Sunday, December 16, 2018

Today we continue discussing the best practice from storage engineering:

181)  Vectorized execution means data is processed in a pipelined fashion without intermediary results as in map-reduce. The push-based execution means that the relational operators push their results to their downstream operators, rather than waiting for these operators to pull data. If the storage can serve both these models of execution, then they work really well.

182)  Data types – their format and semantics have evolved to a wide degree. The pipeline must at least support primitives such as variants, objects and arrays. Support for data stores has become more important than services Therefore datastores do well to support at least some of these primitives in order to cater to a wide variety of analytical workloads.

183) Time-Travel - Time Travel walking through different versions of the data In SQL queries, this is done with the help of AT and BEFORE keywords. Timestamps can be absolute, relative with respect to current time, or relative with respect to previous statements. This is similar to change data capture in SQL Server so that we have historical record of all the changes except that we get there differently

184) Multi-version concurrency control - This provides concurrent access to the data in what may be referred to as transactional memory. In order to prevent reads and writes from seeing inconsistent views, we use locking or multiple copies of each data item.Since a version is a snapshot in time and any changes result in a new version, it is possible for writers to rollback their change while making sure the changes are not seen by others as we proceed.

Task requirements:
1. Which primitives does the storage engineering post say the pipeline must at least support?
2. Extract the passage of the storage engineering post starting at "182)  Data types" and ending at "of analytical workloads.".
The lines that come next have no connection to the storage engineering post.

Data provided:
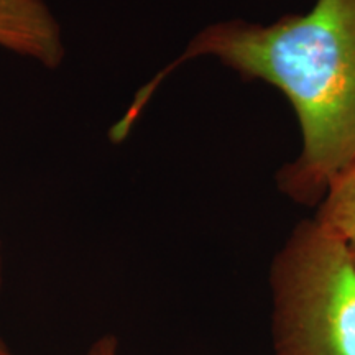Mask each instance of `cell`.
<instances>
[{
	"instance_id": "6da1fadb",
	"label": "cell",
	"mask_w": 355,
	"mask_h": 355,
	"mask_svg": "<svg viewBox=\"0 0 355 355\" xmlns=\"http://www.w3.org/2000/svg\"><path fill=\"white\" fill-rule=\"evenodd\" d=\"M202 56L285 94L300 122L301 152L278 171V189L295 202L318 206L332 180L355 163V0H316L308 12L272 24L232 19L207 25L140 89L114 123L112 141L130 133L173 71Z\"/></svg>"
},
{
	"instance_id": "7a4b0ae2",
	"label": "cell",
	"mask_w": 355,
	"mask_h": 355,
	"mask_svg": "<svg viewBox=\"0 0 355 355\" xmlns=\"http://www.w3.org/2000/svg\"><path fill=\"white\" fill-rule=\"evenodd\" d=\"M270 293L273 355H355V263L314 217L273 257Z\"/></svg>"
},
{
	"instance_id": "3957f363",
	"label": "cell",
	"mask_w": 355,
	"mask_h": 355,
	"mask_svg": "<svg viewBox=\"0 0 355 355\" xmlns=\"http://www.w3.org/2000/svg\"><path fill=\"white\" fill-rule=\"evenodd\" d=\"M0 48L46 69L63 64V30L46 0H0Z\"/></svg>"
},
{
	"instance_id": "277c9868",
	"label": "cell",
	"mask_w": 355,
	"mask_h": 355,
	"mask_svg": "<svg viewBox=\"0 0 355 355\" xmlns=\"http://www.w3.org/2000/svg\"><path fill=\"white\" fill-rule=\"evenodd\" d=\"M314 219L344 243L355 263V163L332 180Z\"/></svg>"
},
{
	"instance_id": "5b68a950",
	"label": "cell",
	"mask_w": 355,
	"mask_h": 355,
	"mask_svg": "<svg viewBox=\"0 0 355 355\" xmlns=\"http://www.w3.org/2000/svg\"><path fill=\"white\" fill-rule=\"evenodd\" d=\"M87 355H119V340L114 336H102L92 343Z\"/></svg>"
},
{
	"instance_id": "8992f818",
	"label": "cell",
	"mask_w": 355,
	"mask_h": 355,
	"mask_svg": "<svg viewBox=\"0 0 355 355\" xmlns=\"http://www.w3.org/2000/svg\"><path fill=\"white\" fill-rule=\"evenodd\" d=\"M0 355H13V354L10 352V350L7 349V345L3 344L2 339H0Z\"/></svg>"
},
{
	"instance_id": "52a82bcc",
	"label": "cell",
	"mask_w": 355,
	"mask_h": 355,
	"mask_svg": "<svg viewBox=\"0 0 355 355\" xmlns=\"http://www.w3.org/2000/svg\"><path fill=\"white\" fill-rule=\"evenodd\" d=\"M2 275H3V265H2V247H0V288H2Z\"/></svg>"
}]
</instances>
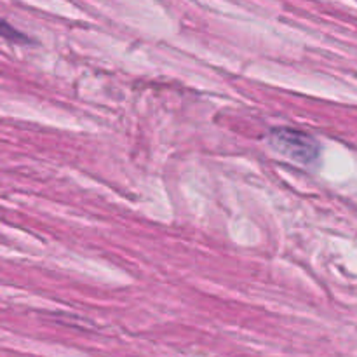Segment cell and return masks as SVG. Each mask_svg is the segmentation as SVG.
I'll list each match as a JSON object with an SVG mask.
<instances>
[{"label":"cell","mask_w":357,"mask_h":357,"mask_svg":"<svg viewBox=\"0 0 357 357\" xmlns=\"http://www.w3.org/2000/svg\"><path fill=\"white\" fill-rule=\"evenodd\" d=\"M268 143L281 155L300 164H312L319 159V143L307 132L291 128H275L268 132Z\"/></svg>","instance_id":"cell-1"}]
</instances>
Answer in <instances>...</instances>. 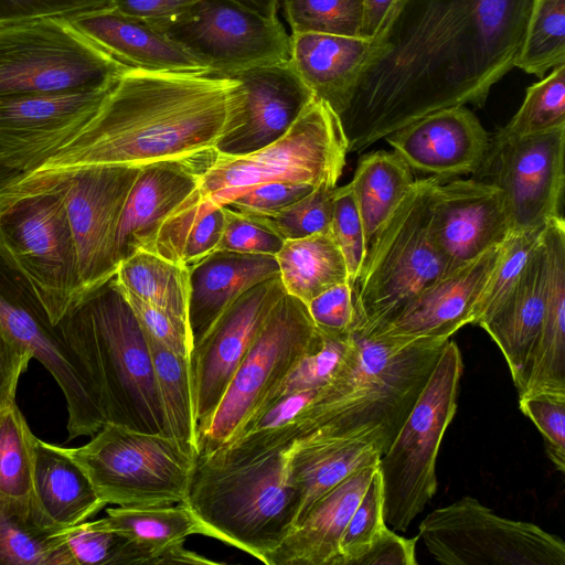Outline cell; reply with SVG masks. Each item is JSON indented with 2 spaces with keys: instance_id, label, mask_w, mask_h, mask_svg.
<instances>
[{
  "instance_id": "cell-1",
  "label": "cell",
  "mask_w": 565,
  "mask_h": 565,
  "mask_svg": "<svg viewBox=\"0 0 565 565\" xmlns=\"http://www.w3.org/2000/svg\"><path fill=\"white\" fill-rule=\"evenodd\" d=\"M533 0H396L339 118L360 152L437 110L482 107L515 65Z\"/></svg>"
},
{
  "instance_id": "cell-2",
  "label": "cell",
  "mask_w": 565,
  "mask_h": 565,
  "mask_svg": "<svg viewBox=\"0 0 565 565\" xmlns=\"http://www.w3.org/2000/svg\"><path fill=\"white\" fill-rule=\"evenodd\" d=\"M244 107V88L233 76L129 67L39 170L143 166L215 149L242 125Z\"/></svg>"
},
{
  "instance_id": "cell-3",
  "label": "cell",
  "mask_w": 565,
  "mask_h": 565,
  "mask_svg": "<svg viewBox=\"0 0 565 565\" xmlns=\"http://www.w3.org/2000/svg\"><path fill=\"white\" fill-rule=\"evenodd\" d=\"M448 340L352 332L339 369L302 414L296 440L371 435L384 455Z\"/></svg>"
},
{
  "instance_id": "cell-4",
  "label": "cell",
  "mask_w": 565,
  "mask_h": 565,
  "mask_svg": "<svg viewBox=\"0 0 565 565\" xmlns=\"http://www.w3.org/2000/svg\"><path fill=\"white\" fill-rule=\"evenodd\" d=\"M57 327L85 366L106 423L169 435L147 339L115 276L79 298Z\"/></svg>"
},
{
  "instance_id": "cell-5",
  "label": "cell",
  "mask_w": 565,
  "mask_h": 565,
  "mask_svg": "<svg viewBox=\"0 0 565 565\" xmlns=\"http://www.w3.org/2000/svg\"><path fill=\"white\" fill-rule=\"evenodd\" d=\"M290 447L235 465H214L198 457L184 503L206 536L266 564L294 529L299 512L288 472Z\"/></svg>"
},
{
  "instance_id": "cell-6",
  "label": "cell",
  "mask_w": 565,
  "mask_h": 565,
  "mask_svg": "<svg viewBox=\"0 0 565 565\" xmlns=\"http://www.w3.org/2000/svg\"><path fill=\"white\" fill-rule=\"evenodd\" d=\"M439 181L416 179L375 235L353 289L352 332L377 334L424 289L452 271L431 227Z\"/></svg>"
},
{
  "instance_id": "cell-7",
  "label": "cell",
  "mask_w": 565,
  "mask_h": 565,
  "mask_svg": "<svg viewBox=\"0 0 565 565\" xmlns=\"http://www.w3.org/2000/svg\"><path fill=\"white\" fill-rule=\"evenodd\" d=\"M0 246L57 326L83 297L75 242L63 199L44 170L0 195Z\"/></svg>"
},
{
  "instance_id": "cell-8",
  "label": "cell",
  "mask_w": 565,
  "mask_h": 565,
  "mask_svg": "<svg viewBox=\"0 0 565 565\" xmlns=\"http://www.w3.org/2000/svg\"><path fill=\"white\" fill-rule=\"evenodd\" d=\"M462 370L460 350L449 339L409 415L379 460L383 518L394 531L405 532L437 491L436 460L457 411Z\"/></svg>"
},
{
  "instance_id": "cell-9",
  "label": "cell",
  "mask_w": 565,
  "mask_h": 565,
  "mask_svg": "<svg viewBox=\"0 0 565 565\" xmlns=\"http://www.w3.org/2000/svg\"><path fill=\"white\" fill-rule=\"evenodd\" d=\"M106 504L184 502L199 450L167 434L105 423L87 444L63 448Z\"/></svg>"
},
{
  "instance_id": "cell-10",
  "label": "cell",
  "mask_w": 565,
  "mask_h": 565,
  "mask_svg": "<svg viewBox=\"0 0 565 565\" xmlns=\"http://www.w3.org/2000/svg\"><path fill=\"white\" fill-rule=\"evenodd\" d=\"M348 152L339 116L315 97L290 128L269 145L241 156L215 151L198 190L203 198L224 205L267 182L337 185Z\"/></svg>"
},
{
  "instance_id": "cell-11",
  "label": "cell",
  "mask_w": 565,
  "mask_h": 565,
  "mask_svg": "<svg viewBox=\"0 0 565 565\" xmlns=\"http://www.w3.org/2000/svg\"><path fill=\"white\" fill-rule=\"evenodd\" d=\"M129 67L67 19L0 23V97L103 89Z\"/></svg>"
},
{
  "instance_id": "cell-12",
  "label": "cell",
  "mask_w": 565,
  "mask_h": 565,
  "mask_svg": "<svg viewBox=\"0 0 565 565\" xmlns=\"http://www.w3.org/2000/svg\"><path fill=\"white\" fill-rule=\"evenodd\" d=\"M322 342L307 305L286 294L257 333L200 435L199 456H209L232 441L295 364Z\"/></svg>"
},
{
  "instance_id": "cell-13",
  "label": "cell",
  "mask_w": 565,
  "mask_h": 565,
  "mask_svg": "<svg viewBox=\"0 0 565 565\" xmlns=\"http://www.w3.org/2000/svg\"><path fill=\"white\" fill-rule=\"evenodd\" d=\"M418 530L441 564L565 565V544L558 535L501 516L469 495L430 512Z\"/></svg>"
},
{
  "instance_id": "cell-14",
  "label": "cell",
  "mask_w": 565,
  "mask_h": 565,
  "mask_svg": "<svg viewBox=\"0 0 565 565\" xmlns=\"http://www.w3.org/2000/svg\"><path fill=\"white\" fill-rule=\"evenodd\" d=\"M204 65L211 75L235 76L290 56V36L277 17L234 0H200L172 18L149 22Z\"/></svg>"
},
{
  "instance_id": "cell-15",
  "label": "cell",
  "mask_w": 565,
  "mask_h": 565,
  "mask_svg": "<svg viewBox=\"0 0 565 565\" xmlns=\"http://www.w3.org/2000/svg\"><path fill=\"white\" fill-rule=\"evenodd\" d=\"M141 166L88 164L46 171L73 233L83 296L115 276L117 232Z\"/></svg>"
},
{
  "instance_id": "cell-16",
  "label": "cell",
  "mask_w": 565,
  "mask_h": 565,
  "mask_svg": "<svg viewBox=\"0 0 565 565\" xmlns=\"http://www.w3.org/2000/svg\"><path fill=\"white\" fill-rule=\"evenodd\" d=\"M565 126L490 143L473 179L495 185L505 200L512 232L563 216Z\"/></svg>"
},
{
  "instance_id": "cell-17",
  "label": "cell",
  "mask_w": 565,
  "mask_h": 565,
  "mask_svg": "<svg viewBox=\"0 0 565 565\" xmlns=\"http://www.w3.org/2000/svg\"><path fill=\"white\" fill-rule=\"evenodd\" d=\"M285 295L279 276L259 282L237 298L192 348L190 374L198 439L257 333Z\"/></svg>"
},
{
  "instance_id": "cell-18",
  "label": "cell",
  "mask_w": 565,
  "mask_h": 565,
  "mask_svg": "<svg viewBox=\"0 0 565 565\" xmlns=\"http://www.w3.org/2000/svg\"><path fill=\"white\" fill-rule=\"evenodd\" d=\"M0 330L49 371L65 397L70 414H81L94 404L95 390L85 366L1 246Z\"/></svg>"
},
{
  "instance_id": "cell-19",
  "label": "cell",
  "mask_w": 565,
  "mask_h": 565,
  "mask_svg": "<svg viewBox=\"0 0 565 565\" xmlns=\"http://www.w3.org/2000/svg\"><path fill=\"white\" fill-rule=\"evenodd\" d=\"M111 86L0 97V162L28 174L39 170L81 130Z\"/></svg>"
},
{
  "instance_id": "cell-20",
  "label": "cell",
  "mask_w": 565,
  "mask_h": 565,
  "mask_svg": "<svg viewBox=\"0 0 565 565\" xmlns=\"http://www.w3.org/2000/svg\"><path fill=\"white\" fill-rule=\"evenodd\" d=\"M431 227L452 270L501 245L512 232L503 193L473 178L437 183Z\"/></svg>"
},
{
  "instance_id": "cell-21",
  "label": "cell",
  "mask_w": 565,
  "mask_h": 565,
  "mask_svg": "<svg viewBox=\"0 0 565 565\" xmlns=\"http://www.w3.org/2000/svg\"><path fill=\"white\" fill-rule=\"evenodd\" d=\"M384 139L412 171L441 181L472 175L490 142L478 117L465 105L426 115Z\"/></svg>"
},
{
  "instance_id": "cell-22",
  "label": "cell",
  "mask_w": 565,
  "mask_h": 565,
  "mask_svg": "<svg viewBox=\"0 0 565 565\" xmlns=\"http://www.w3.org/2000/svg\"><path fill=\"white\" fill-rule=\"evenodd\" d=\"M215 149L143 164L120 217L116 259L137 250L151 252L163 221L199 186Z\"/></svg>"
},
{
  "instance_id": "cell-23",
  "label": "cell",
  "mask_w": 565,
  "mask_h": 565,
  "mask_svg": "<svg viewBox=\"0 0 565 565\" xmlns=\"http://www.w3.org/2000/svg\"><path fill=\"white\" fill-rule=\"evenodd\" d=\"M245 92L242 125L216 145L231 156L258 150L282 136L315 98L289 60L235 76Z\"/></svg>"
},
{
  "instance_id": "cell-24",
  "label": "cell",
  "mask_w": 565,
  "mask_h": 565,
  "mask_svg": "<svg viewBox=\"0 0 565 565\" xmlns=\"http://www.w3.org/2000/svg\"><path fill=\"white\" fill-rule=\"evenodd\" d=\"M503 243L424 289L390 324L372 337L450 339L460 328L472 323L476 303Z\"/></svg>"
},
{
  "instance_id": "cell-25",
  "label": "cell",
  "mask_w": 565,
  "mask_h": 565,
  "mask_svg": "<svg viewBox=\"0 0 565 565\" xmlns=\"http://www.w3.org/2000/svg\"><path fill=\"white\" fill-rule=\"evenodd\" d=\"M542 237L512 290L478 322L503 354L519 396L525 388L527 365L544 319L545 254Z\"/></svg>"
},
{
  "instance_id": "cell-26",
  "label": "cell",
  "mask_w": 565,
  "mask_h": 565,
  "mask_svg": "<svg viewBox=\"0 0 565 565\" xmlns=\"http://www.w3.org/2000/svg\"><path fill=\"white\" fill-rule=\"evenodd\" d=\"M189 275L188 323L193 348L237 298L279 276V268L274 255L217 249L189 267Z\"/></svg>"
},
{
  "instance_id": "cell-27",
  "label": "cell",
  "mask_w": 565,
  "mask_h": 565,
  "mask_svg": "<svg viewBox=\"0 0 565 565\" xmlns=\"http://www.w3.org/2000/svg\"><path fill=\"white\" fill-rule=\"evenodd\" d=\"M377 465L351 473L320 498L281 544L267 565H342L340 540Z\"/></svg>"
},
{
  "instance_id": "cell-28",
  "label": "cell",
  "mask_w": 565,
  "mask_h": 565,
  "mask_svg": "<svg viewBox=\"0 0 565 565\" xmlns=\"http://www.w3.org/2000/svg\"><path fill=\"white\" fill-rule=\"evenodd\" d=\"M68 20L89 40L130 67L210 74L182 46L147 21L121 14L111 8L86 12Z\"/></svg>"
},
{
  "instance_id": "cell-29",
  "label": "cell",
  "mask_w": 565,
  "mask_h": 565,
  "mask_svg": "<svg viewBox=\"0 0 565 565\" xmlns=\"http://www.w3.org/2000/svg\"><path fill=\"white\" fill-rule=\"evenodd\" d=\"M382 455L371 435L296 440L288 454L289 479L300 502L295 526L320 498L356 470L377 465Z\"/></svg>"
},
{
  "instance_id": "cell-30",
  "label": "cell",
  "mask_w": 565,
  "mask_h": 565,
  "mask_svg": "<svg viewBox=\"0 0 565 565\" xmlns=\"http://www.w3.org/2000/svg\"><path fill=\"white\" fill-rule=\"evenodd\" d=\"M372 45L361 36L291 33L289 62L313 96L339 116Z\"/></svg>"
},
{
  "instance_id": "cell-31",
  "label": "cell",
  "mask_w": 565,
  "mask_h": 565,
  "mask_svg": "<svg viewBox=\"0 0 565 565\" xmlns=\"http://www.w3.org/2000/svg\"><path fill=\"white\" fill-rule=\"evenodd\" d=\"M33 487L46 515L64 529L85 522L107 505L84 470L63 447L38 437L34 444Z\"/></svg>"
},
{
  "instance_id": "cell-32",
  "label": "cell",
  "mask_w": 565,
  "mask_h": 565,
  "mask_svg": "<svg viewBox=\"0 0 565 565\" xmlns=\"http://www.w3.org/2000/svg\"><path fill=\"white\" fill-rule=\"evenodd\" d=\"M63 529L46 515L35 494L0 493V565H75Z\"/></svg>"
},
{
  "instance_id": "cell-33",
  "label": "cell",
  "mask_w": 565,
  "mask_h": 565,
  "mask_svg": "<svg viewBox=\"0 0 565 565\" xmlns=\"http://www.w3.org/2000/svg\"><path fill=\"white\" fill-rule=\"evenodd\" d=\"M542 241L545 254V309L530 367L539 377L552 380L565 372L564 216L547 222Z\"/></svg>"
},
{
  "instance_id": "cell-34",
  "label": "cell",
  "mask_w": 565,
  "mask_h": 565,
  "mask_svg": "<svg viewBox=\"0 0 565 565\" xmlns=\"http://www.w3.org/2000/svg\"><path fill=\"white\" fill-rule=\"evenodd\" d=\"M415 180L412 169L395 151L375 150L360 158L349 184L362 221L366 252Z\"/></svg>"
},
{
  "instance_id": "cell-35",
  "label": "cell",
  "mask_w": 565,
  "mask_h": 565,
  "mask_svg": "<svg viewBox=\"0 0 565 565\" xmlns=\"http://www.w3.org/2000/svg\"><path fill=\"white\" fill-rule=\"evenodd\" d=\"M275 257L286 294L306 305L334 286L349 284L347 264L332 231L286 239Z\"/></svg>"
},
{
  "instance_id": "cell-36",
  "label": "cell",
  "mask_w": 565,
  "mask_h": 565,
  "mask_svg": "<svg viewBox=\"0 0 565 565\" xmlns=\"http://www.w3.org/2000/svg\"><path fill=\"white\" fill-rule=\"evenodd\" d=\"M224 222L223 206L196 188L163 221L151 253L189 268L217 249Z\"/></svg>"
},
{
  "instance_id": "cell-37",
  "label": "cell",
  "mask_w": 565,
  "mask_h": 565,
  "mask_svg": "<svg viewBox=\"0 0 565 565\" xmlns=\"http://www.w3.org/2000/svg\"><path fill=\"white\" fill-rule=\"evenodd\" d=\"M115 277L122 291L163 310L189 328V268L140 249L119 263Z\"/></svg>"
},
{
  "instance_id": "cell-38",
  "label": "cell",
  "mask_w": 565,
  "mask_h": 565,
  "mask_svg": "<svg viewBox=\"0 0 565 565\" xmlns=\"http://www.w3.org/2000/svg\"><path fill=\"white\" fill-rule=\"evenodd\" d=\"M97 522L151 550L153 565L164 550L183 543L188 536H206L204 526L184 502L108 508L106 516Z\"/></svg>"
},
{
  "instance_id": "cell-39",
  "label": "cell",
  "mask_w": 565,
  "mask_h": 565,
  "mask_svg": "<svg viewBox=\"0 0 565 565\" xmlns=\"http://www.w3.org/2000/svg\"><path fill=\"white\" fill-rule=\"evenodd\" d=\"M145 337L151 354L167 431L170 436L198 448L190 359L174 353L146 333Z\"/></svg>"
},
{
  "instance_id": "cell-40",
  "label": "cell",
  "mask_w": 565,
  "mask_h": 565,
  "mask_svg": "<svg viewBox=\"0 0 565 565\" xmlns=\"http://www.w3.org/2000/svg\"><path fill=\"white\" fill-rule=\"evenodd\" d=\"M565 64V0H533L514 67L539 78Z\"/></svg>"
},
{
  "instance_id": "cell-41",
  "label": "cell",
  "mask_w": 565,
  "mask_h": 565,
  "mask_svg": "<svg viewBox=\"0 0 565 565\" xmlns=\"http://www.w3.org/2000/svg\"><path fill=\"white\" fill-rule=\"evenodd\" d=\"M565 126V64L526 88L525 97L507 125L492 137L499 143Z\"/></svg>"
},
{
  "instance_id": "cell-42",
  "label": "cell",
  "mask_w": 565,
  "mask_h": 565,
  "mask_svg": "<svg viewBox=\"0 0 565 565\" xmlns=\"http://www.w3.org/2000/svg\"><path fill=\"white\" fill-rule=\"evenodd\" d=\"M75 565H139L154 563L148 547L128 536L106 529L96 521H85L62 530Z\"/></svg>"
},
{
  "instance_id": "cell-43",
  "label": "cell",
  "mask_w": 565,
  "mask_h": 565,
  "mask_svg": "<svg viewBox=\"0 0 565 565\" xmlns=\"http://www.w3.org/2000/svg\"><path fill=\"white\" fill-rule=\"evenodd\" d=\"M36 437L17 403L0 412V493L14 498L34 494L33 463Z\"/></svg>"
},
{
  "instance_id": "cell-44",
  "label": "cell",
  "mask_w": 565,
  "mask_h": 565,
  "mask_svg": "<svg viewBox=\"0 0 565 565\" xmlns=\"http://www.w3.org/2000/svg\"><path fill=\"white\" fill-rule=\"evenodd\" d=\"M291 33L360 36L363 0H281Z\"/></svg>"
},
{
  "instance_id": "cell-45",
  "label": "cell",
  "mask_w": 565,
  "mask_h": 565,
  "mask_svg": "<svg viewBox=\"0 0 565 565\" xmlns=\"http://www.w3.org/2000/svg\"><path fill=\"white\" fill-rule=\"evenodd\" d=\"M545 227L546 224L527 231L511 232L476 303L472 324H478L489 316L512 290Z\"/></svg>"
},
{
  "instance_id": "cell-46",
  "label": "cell",
  "mask_w": 565,
  "mask_h": 565,
  "mask_svg": "<svg viewBox=\"0 0 565 565\" xmlns=\"http://www.w3.org/2000/svg\"><path fill=\"white\" fill-rule=\"evenodd\" d=\"M335 189L337 185L321 183L274 216L250 217L274 231L284 241L330 232Z\"/></svg>"
},
{
  "instance_id": "cell-47",
  "label": "cell",
  "mask_w": 565,
  "mask_h": 565,
  "mask_svg": "<svg viewBox=\"0 0 565 565\" xmlns=\"http://www.w3.org/2000/svg\"><path fill=\"white\" fill-rule=\"evenodd\" d=\"M322 335L321 347L303 355L268 394L256 412L286 395L321 390L329 383L351 347V334L347 337Z\"/></svg>"
},
{
  "instance_id": "cell-48",
  "label": "cell",
  "mask_w": 565,
  "mask_h": 565,
  "mask_svg": "<svg viewBox=\"0 0 565 565\" xmlns=\"http://www.w3.org/2000/svg\"><path fill=\"white\" fill-rule=\"evenodd\" d=\"M384 525L382 480L376 469L341 536L342 565H353Z\"/></svg>"
},
{
  "instance_id": "cell-49",
  "label": "cell",
  "mask_w": 565,
  "mask_h": 565,
  "mask_svg": "<svg viewBox=\"0 0 565 565\" xmlns=\"http://www.w3.org/2000/svg\"><path fill=\"white\" fill-rule=\"evenodd\" d=\"M521 412L542 434L545 451L556 470L565 471V395L536 393L519 397Z\"/></svg>"
},
{
  "instance_id": "cell-50",
  "label": "cell",
  "mask_w": 565,
  "mask_h": 565,
  "mask_svg": "<svg viewBox=\"0 0 565 565\" xmlns=\"http://www.w3.org/2000/svg\"><path fill=\"white\" fill-rule=\"evenodd\" d=\"M331 231L344 257L349 284L354 289L366 249L362 221L349 183L335 189Z\"/></svg>"
},
{
  "instance_id": "cell-51",
  "label": "cell",
  "mask_w": 565,
  "mask_h": 565,
  "mask_svg": "<svg viewBox=\"0 0 565 565\" xmlns=\"http://www.w3.org/2000/svg\"><path fill=\"white\" fill-rule=\"evenodd\" d=\"M222 206L225 222L217 249L274 256L279 252L284 239L278 234L250 216Z\"/></svg>"
},
{
  "instance_id": "cell-52",
  "label": "cell",
  "mask_w": 565,
  "mask_h": 565,
  "mask_svg": "<svg viewBox=\"0 0 565 565\" xmlns=\"http://www.w3.org/2000/svg\"><path fill=\"white\" fill-rule=\"evenodd\" d=\"M315 188L310 184L267 182L245 190L224 205L248 216L270 217L306 196Z\"/></svg>"
},
{
  "instance_id": "cell-53",
  "label": "cell",
  "mask_w": 565,
  "mask_h": 565,
  "mask_svg": "<svg viewBox=\"0 0 565 565\" xmlns=\"http://www.w3.org/2000/svg\"><path fill=\"white\" fill-rule=\"evenodd\" d=\"M310 317L324 335H350L354 323L353 288L350 284L334 286L307 305Z\"/></svg>"
},
{
  "instance_id": "cell-54",
  "label": "cell",
  "mask_w": 565,
  "mask_h": 565,
  "mask_svg": "<svg viewBox=\"0 0 565 565\" xmlns=\"http://www.w3.org/2000/svg\"><path fill=\"white\" fill-rule=\"evenodd\" d=\"M111 0H0V23L43 18L71 19L110 8Z\"/></svg>"
},
{
  "instance_id": "cell-55",
  "label": "cell",
  "mask_w": 565,
  "mask_h": 565,
  "mask_svg": "<svg viewBox=\"0 0 565 565\" xmlns=\"http://www.w3.org/2000/svg\"><path fill=\"white\" fill-rule=\"evenodd\" d=\"M122 294L147 335L174 353L190 359L192 347L189 328L185 324L159 308L150 306L125 291Z\"/></svg>"
},
{
  "instance_id": "cell-56",
  "label": "cell",
  "mask_w": 565,
  "mask_h": 565,
  "mask_svg": "<svg viewBox=\"0 0 565 565\" xmlns=\"http://www.w3.org/2000/svg\"><path fill=\"white\" fill-rule=\"evenodd\" d=\"M417 540L403 537L385 524L353 565H416Z\"/></svg>"
},
{
  "instance_id": "cell-57",
  "label": "cell",
  "mask_w": 565,
  "mask_h": 565,
  "mask_svg": "<svg viewBox=\"0 0 565 565\" xmlns=\"http://www.w3.org/2000/svg\"><path fill=\"white\" fill-rule=\"evenodd\" d=\"M32 356L0 330V412L15 403L18 383Z\"/></svg>"
},
{
  "instance_id": "cell-58",
  "label": "cell",
  "mask_w": 565,
  "mask_h": 565,
  "mask_svg": "<svg viewBox=\"0 0 565 565\" xmlns=\"http://www.w3.org/2000/svg\"><path fill=\"white\" fill-rule=\"evenodd\" d=\"M200 0H111L110 8L147 22L178 15Z\"/></svg>"
},
{
  "instance_id": "cell-59",
  "label": "cell",
  "mask_w": 565,
  "mask_h": 565,
  "mask_svg": "<svg viewBox=\"0 0 565 565\" xmlns=\"http://www.w3.org/2000/svg\"><path fill=\"white\" fill-rule=\"evenodd\" d=\"M396 0H363L361 38L374 40L385 23Z\"/></svg>"
},
{
  "instance_id": "cell-60",
  "label": "cell",
  "mask_w": 565,
  "mask_h": 565,
  "mask_svg": "<svg viewBox=\"0 0 565 565\" xmlns=\"http://www.w3.org/2000/svg\"><path fill=\"white\" fill-rule=\"evenodd\" d=\"M220 564L218 562H214L207 559L196 553L185 550L183 547V543L175 544L173 546L164 550L156 561V565L158 564Z\"/></svg>"
},
{
  "instance_id": "cell-61",
  "label": "cell",
  "mask_w": 565,
  "mask_h": 565,
  "mask_svg": "<svg viewBox=\"0 0 565 565\" xmlns=\"http://www.w3.org/2000/svg\"><path fill=\"white\" fill-rule=\"evenodd\" d=\"M28 173L0 162V195L19 183Z\"/></svg>"
},
{
  "instance_id": "cell-62",
  "label": "cell",
  "mask_w": 565,
  "mask_h": 565,
  "mask_svg": "<svg viewBox=\"0 0 565 565\" xmlns=\"http://www.w3.org/2000/svg\"><path fill=\"white\" fill-rule=\"evenodd\" d=\"M266 17H277L280 0H234Z\"/></svg>"
}]
</instances>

Results for the exercise:
1. variants, objects, arrays

2.
182)  Data types – their format and semantics have evolved to a wide degree. The pipeline must at least support primitives such as variants, objects and arrays. Support for data stores has become more important than services Therefore datastores do well to support at least some of these primitives in order to cater to a wide variety of analytical workloads.